* [Extract provided]

That’s how he spent the next few summers. He was also attending college where he took up engineering, again following in the footsteps of his father who was a civil engineer.

After graduation, Evans worked for the National Energy Board of Canada. He soon left for grad school to earn an MBA.

“Finance was my emphasis. I fully expected to go into something that wasn’t as engineering oriented as pipelines. As luck would have it, I was offered a job with Bechtel working on a pipeline in eastern Canada. I worked summers there between my two years of business school and it turned out great,” Evans says.

Great for him that is, because the project was conveniently delayed a year. After graduating, Evans joined the growing pool of aspiring MBAs seeking job opportunities with banks and other financial institutions. Bechtel, however, wanted that Canadian pipeline project finished and made Evans a lucrative offer that he said was vastly higher than anything MBAs were then getting.

“I thought long and hard about it because I had planned to get into the finance industry, but how can you turn this money down?” Evans says. Banking’s loss was the pipeline industry’s gain. He joined Bechtel’s pipeline department and after the Canadian project was finished he was transferred to Houston.

For the next two years his work included a natural gas liquids project in Saudi Arabia. While he was helping select the route and doing the engineering, GIE competitively bid against Bechtel for construction management of the project and won.

Meeting Red Tyler
Red Tyler was a well-known pipeliner who ran GIE and had met Evans previously. So, once GIE won the bid, he offered Evans a job to manage their Saudi Arabia work. That didn’t sit well with his current employer which filed a claim with Aramco in an effort to block his move. Eventually, GIE got around that by making Evans a proposal manager, a job he kept for a couple years until Tyler insisted he return to project management. And some 35 years later, Evans finds himself still at GIE.

Evans eventually became president of GIE in 1996 soon after Tyler’s retirement. In 2001 he was named CEO of the privately owned company. With the engineering side (GIE), Gulf Interstate Field Services which provides field inspection, its joint venture in India (L&T-GULF Private Limited) and its Russian branch, the company is larger as a whole than it has ever been.

Handling larger projects has been an essential part of GIE’s business strategy but not at the expense of overlooking smaller projects. With the cyclical nature of the energy business, service providers can ignore few opportunities.

* [Listed records]
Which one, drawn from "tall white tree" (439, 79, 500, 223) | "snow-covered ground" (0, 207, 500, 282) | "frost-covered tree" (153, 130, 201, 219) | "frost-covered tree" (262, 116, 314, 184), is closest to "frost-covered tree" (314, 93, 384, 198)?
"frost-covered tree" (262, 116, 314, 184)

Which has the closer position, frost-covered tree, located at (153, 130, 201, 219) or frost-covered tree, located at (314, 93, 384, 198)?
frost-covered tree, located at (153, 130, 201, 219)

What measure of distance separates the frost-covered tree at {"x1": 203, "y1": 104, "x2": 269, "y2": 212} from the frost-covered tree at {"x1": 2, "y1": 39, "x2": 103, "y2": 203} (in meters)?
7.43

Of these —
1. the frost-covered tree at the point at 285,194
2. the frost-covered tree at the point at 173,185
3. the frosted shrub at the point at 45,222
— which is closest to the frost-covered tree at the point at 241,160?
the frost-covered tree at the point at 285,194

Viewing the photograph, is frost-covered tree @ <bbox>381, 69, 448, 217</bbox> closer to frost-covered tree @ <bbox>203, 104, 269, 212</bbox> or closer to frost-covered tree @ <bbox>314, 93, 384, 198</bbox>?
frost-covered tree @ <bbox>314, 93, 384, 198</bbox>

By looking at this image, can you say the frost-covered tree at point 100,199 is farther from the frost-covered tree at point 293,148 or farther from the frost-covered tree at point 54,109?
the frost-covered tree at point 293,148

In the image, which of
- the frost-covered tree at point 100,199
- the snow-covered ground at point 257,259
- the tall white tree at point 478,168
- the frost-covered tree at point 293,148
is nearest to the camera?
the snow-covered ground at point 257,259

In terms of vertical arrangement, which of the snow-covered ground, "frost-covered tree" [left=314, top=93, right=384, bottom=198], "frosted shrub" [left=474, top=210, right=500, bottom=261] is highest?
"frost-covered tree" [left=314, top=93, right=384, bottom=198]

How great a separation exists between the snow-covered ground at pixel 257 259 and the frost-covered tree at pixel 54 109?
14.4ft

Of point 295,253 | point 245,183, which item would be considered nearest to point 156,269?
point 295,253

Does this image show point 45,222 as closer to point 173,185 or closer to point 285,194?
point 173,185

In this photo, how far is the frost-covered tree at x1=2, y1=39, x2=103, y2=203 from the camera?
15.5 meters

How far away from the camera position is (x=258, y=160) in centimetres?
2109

* [Parts of the exercise]
1 > According to the Evans profile, in what year was Evans named CEO of GIE?
2 > From the Evans profile, reproduce verbatim the passage between "Handling larger projects" and "ignore few opportunities.", inclusive.

* [Responses by task]
1 > 2001

2 >
Handling larger projects has been an essential part of GIE’s business strategy but not at the expense of overlooking smaller projects. With the cyclical nature of the energy business, service providers can ignore few opportunities.